In the absence of concrete facts, many people – and news organisations – turn to social media for information.
The deadly attack on the al-Rawda mosque in Egypt’s North Sinai province, which killed at least 235 people, was no different.
In its immediate aftermath, news site Al-Araby shared a dramatic image of crowds outside a smoking building.
The headline read: “Sinai: 200 people killed and wounded in the bombing of a mosque”.
The ambulance shown is indeed Egyptian.

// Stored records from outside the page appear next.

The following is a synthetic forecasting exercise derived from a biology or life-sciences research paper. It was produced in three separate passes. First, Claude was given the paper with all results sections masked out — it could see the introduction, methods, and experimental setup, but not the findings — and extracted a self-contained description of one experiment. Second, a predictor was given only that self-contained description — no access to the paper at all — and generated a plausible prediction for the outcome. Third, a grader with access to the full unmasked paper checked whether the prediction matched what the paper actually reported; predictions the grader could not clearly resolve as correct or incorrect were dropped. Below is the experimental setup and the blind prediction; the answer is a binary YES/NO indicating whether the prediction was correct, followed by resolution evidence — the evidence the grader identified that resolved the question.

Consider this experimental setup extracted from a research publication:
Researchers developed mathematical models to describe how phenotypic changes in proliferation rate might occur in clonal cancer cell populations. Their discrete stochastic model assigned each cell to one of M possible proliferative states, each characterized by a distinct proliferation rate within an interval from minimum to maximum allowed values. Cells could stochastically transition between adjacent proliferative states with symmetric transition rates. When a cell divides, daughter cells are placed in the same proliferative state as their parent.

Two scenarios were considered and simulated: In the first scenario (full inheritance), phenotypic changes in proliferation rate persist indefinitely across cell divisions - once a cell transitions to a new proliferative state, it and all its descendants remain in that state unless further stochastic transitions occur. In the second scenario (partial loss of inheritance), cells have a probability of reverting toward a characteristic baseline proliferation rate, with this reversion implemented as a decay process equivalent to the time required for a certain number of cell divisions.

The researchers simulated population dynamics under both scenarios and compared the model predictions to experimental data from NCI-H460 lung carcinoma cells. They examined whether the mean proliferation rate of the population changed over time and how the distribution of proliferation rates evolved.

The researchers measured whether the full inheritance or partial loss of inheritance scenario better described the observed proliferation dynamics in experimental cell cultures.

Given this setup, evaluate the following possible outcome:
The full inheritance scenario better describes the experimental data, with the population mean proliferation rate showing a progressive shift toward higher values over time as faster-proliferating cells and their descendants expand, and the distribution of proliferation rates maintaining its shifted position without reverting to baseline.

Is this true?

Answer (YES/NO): YES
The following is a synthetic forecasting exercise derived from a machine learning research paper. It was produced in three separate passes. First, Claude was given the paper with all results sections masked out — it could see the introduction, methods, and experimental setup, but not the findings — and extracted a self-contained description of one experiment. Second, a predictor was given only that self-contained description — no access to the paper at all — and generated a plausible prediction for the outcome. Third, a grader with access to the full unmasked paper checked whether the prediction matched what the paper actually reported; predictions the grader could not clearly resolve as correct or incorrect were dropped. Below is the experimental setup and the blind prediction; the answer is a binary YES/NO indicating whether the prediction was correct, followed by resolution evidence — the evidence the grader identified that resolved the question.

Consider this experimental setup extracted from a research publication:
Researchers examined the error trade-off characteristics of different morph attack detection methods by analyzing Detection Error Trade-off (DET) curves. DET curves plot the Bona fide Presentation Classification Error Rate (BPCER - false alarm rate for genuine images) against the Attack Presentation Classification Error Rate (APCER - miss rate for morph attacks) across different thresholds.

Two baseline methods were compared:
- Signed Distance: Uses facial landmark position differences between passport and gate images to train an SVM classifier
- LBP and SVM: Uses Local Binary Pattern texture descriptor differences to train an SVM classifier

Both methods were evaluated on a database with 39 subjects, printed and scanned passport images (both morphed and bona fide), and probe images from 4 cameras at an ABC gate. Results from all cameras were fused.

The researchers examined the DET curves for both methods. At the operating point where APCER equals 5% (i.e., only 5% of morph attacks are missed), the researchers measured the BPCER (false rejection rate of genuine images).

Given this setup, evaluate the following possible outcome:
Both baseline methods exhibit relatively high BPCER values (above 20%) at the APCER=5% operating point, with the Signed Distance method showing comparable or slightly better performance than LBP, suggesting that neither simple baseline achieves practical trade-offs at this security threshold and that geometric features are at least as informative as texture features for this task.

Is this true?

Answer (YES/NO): NO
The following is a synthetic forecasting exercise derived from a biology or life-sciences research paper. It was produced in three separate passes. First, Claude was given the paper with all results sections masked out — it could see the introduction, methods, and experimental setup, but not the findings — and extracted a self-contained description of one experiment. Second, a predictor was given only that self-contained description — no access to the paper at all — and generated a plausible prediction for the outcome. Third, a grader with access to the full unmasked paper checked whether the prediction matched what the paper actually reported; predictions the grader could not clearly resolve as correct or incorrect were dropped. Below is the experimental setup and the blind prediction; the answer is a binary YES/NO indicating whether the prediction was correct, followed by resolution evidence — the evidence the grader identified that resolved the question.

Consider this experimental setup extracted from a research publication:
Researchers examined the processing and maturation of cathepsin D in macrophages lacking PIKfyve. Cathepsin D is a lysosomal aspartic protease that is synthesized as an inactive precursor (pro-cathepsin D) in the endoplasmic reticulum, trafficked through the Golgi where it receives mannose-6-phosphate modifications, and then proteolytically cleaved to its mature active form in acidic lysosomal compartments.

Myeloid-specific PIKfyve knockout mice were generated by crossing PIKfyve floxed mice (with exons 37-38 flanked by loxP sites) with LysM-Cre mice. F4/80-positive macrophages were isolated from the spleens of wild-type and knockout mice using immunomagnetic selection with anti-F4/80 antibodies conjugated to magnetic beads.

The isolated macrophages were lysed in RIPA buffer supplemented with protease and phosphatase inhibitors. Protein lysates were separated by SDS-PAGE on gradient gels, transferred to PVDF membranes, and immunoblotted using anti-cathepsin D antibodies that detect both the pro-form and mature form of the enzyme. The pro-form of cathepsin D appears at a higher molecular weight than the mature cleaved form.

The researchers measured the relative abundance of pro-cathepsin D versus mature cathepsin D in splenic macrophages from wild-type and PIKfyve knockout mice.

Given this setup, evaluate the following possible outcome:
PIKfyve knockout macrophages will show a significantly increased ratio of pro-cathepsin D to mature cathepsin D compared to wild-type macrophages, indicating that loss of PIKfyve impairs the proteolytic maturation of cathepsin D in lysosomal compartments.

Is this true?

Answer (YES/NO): YES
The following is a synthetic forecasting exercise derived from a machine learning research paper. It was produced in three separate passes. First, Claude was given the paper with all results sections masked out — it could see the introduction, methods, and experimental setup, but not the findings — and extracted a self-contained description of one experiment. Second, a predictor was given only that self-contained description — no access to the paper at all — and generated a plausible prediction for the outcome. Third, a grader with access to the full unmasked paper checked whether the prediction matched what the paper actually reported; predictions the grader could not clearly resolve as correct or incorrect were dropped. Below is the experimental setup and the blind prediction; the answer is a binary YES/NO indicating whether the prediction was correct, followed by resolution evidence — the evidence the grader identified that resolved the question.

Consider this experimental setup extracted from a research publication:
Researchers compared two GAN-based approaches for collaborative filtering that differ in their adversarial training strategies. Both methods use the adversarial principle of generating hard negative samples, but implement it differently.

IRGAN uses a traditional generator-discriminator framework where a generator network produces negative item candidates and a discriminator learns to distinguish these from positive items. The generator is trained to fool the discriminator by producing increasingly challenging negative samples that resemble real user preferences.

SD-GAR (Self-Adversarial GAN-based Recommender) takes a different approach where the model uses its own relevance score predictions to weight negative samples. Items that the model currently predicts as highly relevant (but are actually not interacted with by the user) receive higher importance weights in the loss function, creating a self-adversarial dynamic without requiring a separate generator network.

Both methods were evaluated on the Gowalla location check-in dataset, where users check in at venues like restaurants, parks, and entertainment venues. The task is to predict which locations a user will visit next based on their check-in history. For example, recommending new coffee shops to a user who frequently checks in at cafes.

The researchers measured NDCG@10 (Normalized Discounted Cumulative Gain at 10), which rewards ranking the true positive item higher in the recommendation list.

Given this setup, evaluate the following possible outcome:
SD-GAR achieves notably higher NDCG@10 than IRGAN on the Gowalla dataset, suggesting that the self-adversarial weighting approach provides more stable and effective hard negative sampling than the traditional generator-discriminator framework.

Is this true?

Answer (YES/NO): YES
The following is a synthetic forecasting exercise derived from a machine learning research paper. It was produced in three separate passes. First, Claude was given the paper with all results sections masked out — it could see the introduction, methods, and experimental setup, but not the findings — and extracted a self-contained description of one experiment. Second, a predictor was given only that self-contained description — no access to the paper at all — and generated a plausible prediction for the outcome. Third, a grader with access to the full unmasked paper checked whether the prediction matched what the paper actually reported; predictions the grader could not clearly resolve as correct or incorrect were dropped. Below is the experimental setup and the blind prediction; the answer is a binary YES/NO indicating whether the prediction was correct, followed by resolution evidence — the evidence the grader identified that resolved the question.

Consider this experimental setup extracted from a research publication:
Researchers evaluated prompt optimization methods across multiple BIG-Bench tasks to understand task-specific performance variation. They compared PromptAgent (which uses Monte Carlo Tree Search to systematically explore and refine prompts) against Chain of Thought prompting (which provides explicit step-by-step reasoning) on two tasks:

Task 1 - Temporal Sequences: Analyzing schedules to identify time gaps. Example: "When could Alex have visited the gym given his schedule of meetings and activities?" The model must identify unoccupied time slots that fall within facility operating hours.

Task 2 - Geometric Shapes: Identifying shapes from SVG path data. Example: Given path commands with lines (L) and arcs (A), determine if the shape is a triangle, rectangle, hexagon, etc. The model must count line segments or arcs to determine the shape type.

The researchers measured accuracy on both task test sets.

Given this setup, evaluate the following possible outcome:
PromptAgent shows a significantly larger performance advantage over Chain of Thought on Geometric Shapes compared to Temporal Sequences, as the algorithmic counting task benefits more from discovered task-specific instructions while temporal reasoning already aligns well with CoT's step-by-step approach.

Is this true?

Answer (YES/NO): NO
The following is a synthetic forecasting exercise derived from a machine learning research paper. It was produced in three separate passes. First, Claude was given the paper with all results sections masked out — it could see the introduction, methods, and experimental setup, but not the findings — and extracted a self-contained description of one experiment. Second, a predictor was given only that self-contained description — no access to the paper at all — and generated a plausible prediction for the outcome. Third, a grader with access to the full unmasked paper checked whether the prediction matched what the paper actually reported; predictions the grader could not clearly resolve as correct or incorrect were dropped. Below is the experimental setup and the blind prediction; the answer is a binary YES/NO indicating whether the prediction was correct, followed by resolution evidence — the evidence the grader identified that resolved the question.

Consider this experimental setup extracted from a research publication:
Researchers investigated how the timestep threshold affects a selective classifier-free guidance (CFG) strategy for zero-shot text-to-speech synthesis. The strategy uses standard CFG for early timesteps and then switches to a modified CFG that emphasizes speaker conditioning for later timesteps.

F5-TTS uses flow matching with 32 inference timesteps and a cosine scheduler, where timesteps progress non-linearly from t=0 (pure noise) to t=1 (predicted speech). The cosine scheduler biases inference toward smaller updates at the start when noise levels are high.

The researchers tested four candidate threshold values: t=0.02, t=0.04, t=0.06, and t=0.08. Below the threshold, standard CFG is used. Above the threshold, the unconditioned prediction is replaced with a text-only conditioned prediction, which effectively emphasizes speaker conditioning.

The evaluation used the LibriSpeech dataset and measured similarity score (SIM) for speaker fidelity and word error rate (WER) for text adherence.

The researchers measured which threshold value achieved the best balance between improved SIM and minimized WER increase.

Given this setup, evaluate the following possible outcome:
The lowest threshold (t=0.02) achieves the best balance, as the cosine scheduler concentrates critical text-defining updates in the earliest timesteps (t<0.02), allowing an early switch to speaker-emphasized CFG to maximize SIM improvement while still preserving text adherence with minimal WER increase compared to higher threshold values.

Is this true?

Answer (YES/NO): NO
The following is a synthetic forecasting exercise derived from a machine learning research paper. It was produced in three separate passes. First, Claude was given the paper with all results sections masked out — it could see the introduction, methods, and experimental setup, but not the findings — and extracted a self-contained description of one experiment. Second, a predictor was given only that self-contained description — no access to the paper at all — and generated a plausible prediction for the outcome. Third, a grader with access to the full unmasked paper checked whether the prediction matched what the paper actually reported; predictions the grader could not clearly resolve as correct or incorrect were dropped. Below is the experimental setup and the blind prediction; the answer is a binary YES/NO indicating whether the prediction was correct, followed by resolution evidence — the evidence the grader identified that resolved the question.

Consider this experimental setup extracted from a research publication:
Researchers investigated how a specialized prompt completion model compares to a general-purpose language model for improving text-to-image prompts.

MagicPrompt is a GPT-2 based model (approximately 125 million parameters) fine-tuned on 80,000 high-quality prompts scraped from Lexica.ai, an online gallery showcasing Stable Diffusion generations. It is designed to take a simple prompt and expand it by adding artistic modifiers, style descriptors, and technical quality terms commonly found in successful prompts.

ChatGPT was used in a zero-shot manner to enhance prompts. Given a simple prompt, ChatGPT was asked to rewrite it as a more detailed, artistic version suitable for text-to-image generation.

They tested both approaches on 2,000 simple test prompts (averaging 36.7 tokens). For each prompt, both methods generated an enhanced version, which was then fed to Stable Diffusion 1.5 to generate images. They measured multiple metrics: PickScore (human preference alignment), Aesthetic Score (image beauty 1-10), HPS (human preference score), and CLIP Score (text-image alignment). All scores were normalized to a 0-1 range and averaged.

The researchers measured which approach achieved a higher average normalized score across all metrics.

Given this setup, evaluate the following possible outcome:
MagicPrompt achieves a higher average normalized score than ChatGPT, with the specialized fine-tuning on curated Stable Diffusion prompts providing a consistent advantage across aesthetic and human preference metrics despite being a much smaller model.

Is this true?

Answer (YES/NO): NO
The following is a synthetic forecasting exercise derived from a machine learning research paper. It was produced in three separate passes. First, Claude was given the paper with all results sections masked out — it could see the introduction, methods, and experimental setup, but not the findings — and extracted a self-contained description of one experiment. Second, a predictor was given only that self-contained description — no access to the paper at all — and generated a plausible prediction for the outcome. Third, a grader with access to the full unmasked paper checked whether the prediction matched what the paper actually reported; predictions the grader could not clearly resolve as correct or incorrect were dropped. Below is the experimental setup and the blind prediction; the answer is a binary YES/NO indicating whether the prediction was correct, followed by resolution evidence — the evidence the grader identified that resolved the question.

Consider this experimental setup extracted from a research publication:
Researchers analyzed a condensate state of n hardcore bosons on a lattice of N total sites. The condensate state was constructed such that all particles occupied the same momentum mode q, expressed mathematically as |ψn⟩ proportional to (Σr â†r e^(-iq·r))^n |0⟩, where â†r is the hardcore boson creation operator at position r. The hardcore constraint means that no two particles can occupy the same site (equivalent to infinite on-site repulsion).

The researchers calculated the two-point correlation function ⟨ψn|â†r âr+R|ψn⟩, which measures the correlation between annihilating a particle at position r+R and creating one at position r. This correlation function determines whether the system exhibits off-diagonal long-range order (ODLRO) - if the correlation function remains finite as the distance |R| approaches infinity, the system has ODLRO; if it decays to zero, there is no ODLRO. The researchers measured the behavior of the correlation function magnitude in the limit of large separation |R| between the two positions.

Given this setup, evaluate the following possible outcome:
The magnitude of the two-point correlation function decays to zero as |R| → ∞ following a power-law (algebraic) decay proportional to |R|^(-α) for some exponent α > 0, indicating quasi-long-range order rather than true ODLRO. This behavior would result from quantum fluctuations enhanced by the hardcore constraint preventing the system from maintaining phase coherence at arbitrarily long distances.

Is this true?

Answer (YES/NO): NO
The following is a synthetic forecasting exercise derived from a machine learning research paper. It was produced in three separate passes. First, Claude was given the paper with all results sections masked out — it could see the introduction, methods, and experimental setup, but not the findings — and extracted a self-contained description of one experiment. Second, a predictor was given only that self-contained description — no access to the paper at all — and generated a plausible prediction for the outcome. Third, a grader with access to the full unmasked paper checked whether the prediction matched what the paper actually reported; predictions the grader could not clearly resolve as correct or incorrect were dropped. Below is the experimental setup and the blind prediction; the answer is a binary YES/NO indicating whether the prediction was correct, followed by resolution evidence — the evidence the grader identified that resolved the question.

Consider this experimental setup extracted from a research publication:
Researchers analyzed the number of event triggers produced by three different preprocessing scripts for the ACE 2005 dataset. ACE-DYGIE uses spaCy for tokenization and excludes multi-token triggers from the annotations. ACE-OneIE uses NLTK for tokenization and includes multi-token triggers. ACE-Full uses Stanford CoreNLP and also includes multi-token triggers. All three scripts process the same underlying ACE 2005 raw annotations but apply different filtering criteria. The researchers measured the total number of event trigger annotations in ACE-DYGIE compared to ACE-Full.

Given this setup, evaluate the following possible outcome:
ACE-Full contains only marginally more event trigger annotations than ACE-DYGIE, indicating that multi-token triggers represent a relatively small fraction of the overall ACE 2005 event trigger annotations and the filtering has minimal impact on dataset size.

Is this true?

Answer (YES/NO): NO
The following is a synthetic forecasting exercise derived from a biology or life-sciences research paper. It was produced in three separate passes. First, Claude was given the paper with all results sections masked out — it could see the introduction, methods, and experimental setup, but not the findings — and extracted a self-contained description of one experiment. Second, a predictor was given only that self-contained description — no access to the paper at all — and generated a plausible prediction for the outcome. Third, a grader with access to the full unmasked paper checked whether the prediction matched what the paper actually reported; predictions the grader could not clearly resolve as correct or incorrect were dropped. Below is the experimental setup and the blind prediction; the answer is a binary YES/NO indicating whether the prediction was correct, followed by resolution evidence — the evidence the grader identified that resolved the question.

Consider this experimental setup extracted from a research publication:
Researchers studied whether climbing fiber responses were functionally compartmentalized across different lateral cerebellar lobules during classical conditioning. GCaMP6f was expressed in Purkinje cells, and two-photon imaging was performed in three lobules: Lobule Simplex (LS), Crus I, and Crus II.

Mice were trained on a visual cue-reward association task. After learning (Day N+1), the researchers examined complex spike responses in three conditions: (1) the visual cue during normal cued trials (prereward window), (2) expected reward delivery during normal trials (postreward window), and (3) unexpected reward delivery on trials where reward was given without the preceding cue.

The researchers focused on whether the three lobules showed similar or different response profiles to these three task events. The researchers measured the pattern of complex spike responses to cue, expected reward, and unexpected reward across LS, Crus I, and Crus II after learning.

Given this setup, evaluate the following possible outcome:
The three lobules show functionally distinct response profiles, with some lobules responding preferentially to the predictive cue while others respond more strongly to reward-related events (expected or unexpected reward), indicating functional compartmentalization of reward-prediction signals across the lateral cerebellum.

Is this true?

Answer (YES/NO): NO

However, this image does not show the 24 November attack in Sinai.
How do we know?
By conducting a reverse image search, we can see that the photo was actually taken by a photographer working for the news agency AFP in 2015.
It shows the aftermath of a bomb attack in another Egyptian town which killed eight people.
To conduct a reverse image search, right click on an image and select “search for image”. You’ll then see the other places on the internet where it appears.
Other social media users shared a video supposedly taken “during the bombing of al-Rawda Mosque” in Sinai.
But this video was in fact first uploaded by Twitter user Mohammad Boland in early 2015, during an attack on a Shiite mosque in eastern Saudi Arabia.
The original version of the distressing video, which was shown on American news network CNN, is much higher quality.
Video quality can be degraded when it is downloaded and re-uploaded – which makes it harder to find the original when you carry out a reverse image search.
The wrong mosque
Another way of spotting a fake photo is to check the surroundings.
Several users had shared a photo that showed a minaret collapsing during an explosion. But the minaret was not from the mosque in Sinai.
It was taken in Mosul in 2014.
If you come across that photo, compare it to the minaret from the mosque in Sinai, below. They clearly do not match.
There are plenty of genuine images of the devastating attack in Sinai and its aftermath. But there are fake photos in circulation – and by right clicking and carrying out your own reverse image search, you can check from where they really originate.